• Page excerpt:
Dr. Gerald Stanhill, working at the Agricultural Reseach Organisation in Israel, noticed a 22% drop in solar energy reaching the ground between the 1960’s and 1980. Dr. Stanhill applied the name ‘global dimming’ to this phenomenon. The cause of his observation, and its implications, were not appreciated until the end of the twentieth century.
Atmospheric pollution comes in two forms: invisible greenhouse gases such as carbon dioxide and methane, and particulates such as soot and ash. While the invisible gases may increase the average temperature by trapping heat within the atmosphere, the particles tend to reduce this effect by reflecting sunlight back into space. It has been found that these airborne particles cut down sunlight by about 10% in areas of high pollution, much more than previously thought. The particles make clouds more reflective by increasing the number of water droplets while reducing their size. Smaller water droplets are more efficient at reflecting sunlight. Many of the energetic photons from the sun are therefore returned to space before they can heat the lower atmosphere.

• Available data:
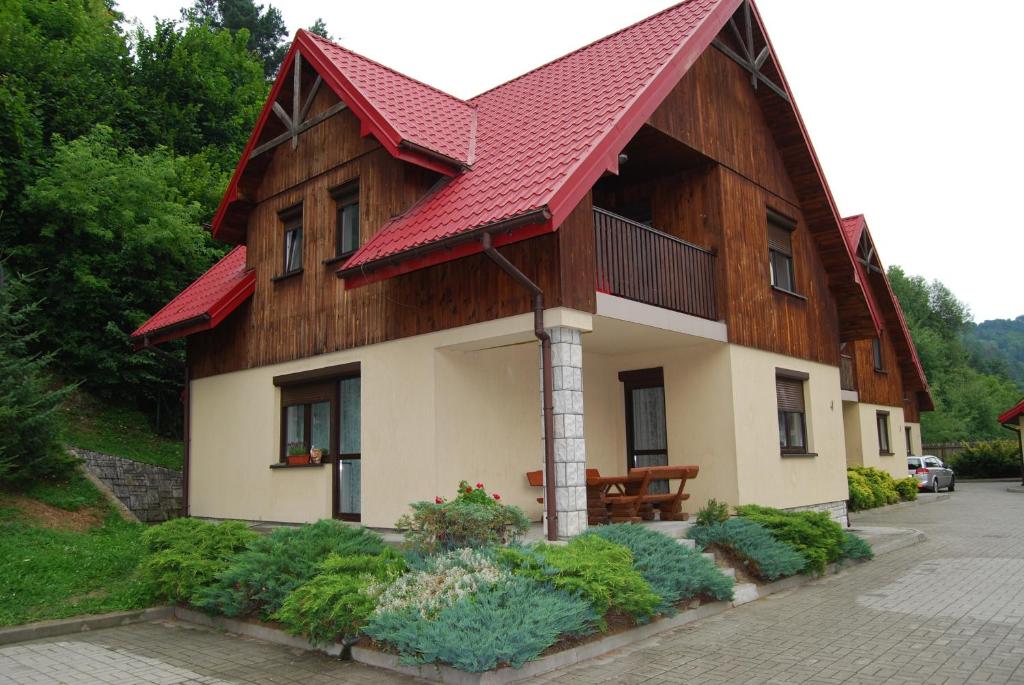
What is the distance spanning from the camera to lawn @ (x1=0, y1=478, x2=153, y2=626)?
8609mm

• Job: Continue the passage on global dimming from the point where it stops.

• Answer for the task:
Global dimming has masked the effect of global warming in areas exposed to small-particle pollution. However, there is less airborne particle pollution in the Arctic and therefore the net effect of global warming has not been greatly diminished by global dimming in these regions. The ice of the Arctic is consequently beginning to melt at a rapid rate.
During the last few years there has been a change in the pattern of ice deposition in Greenland. Instead of a steady annual increase, there has been a net loss. That is, the enormous volume of ice which forms the Greenland Ice Cap is beginning to melt away - with future consequences for both the climate of northern Europe and for sea level. It has been suggested that if the Greenland Ice Cap were to melt completely, then sea levels would rise by about 6 meters [20 feet]. This would be enough to inundate many low lying cities and much of Bangladesh.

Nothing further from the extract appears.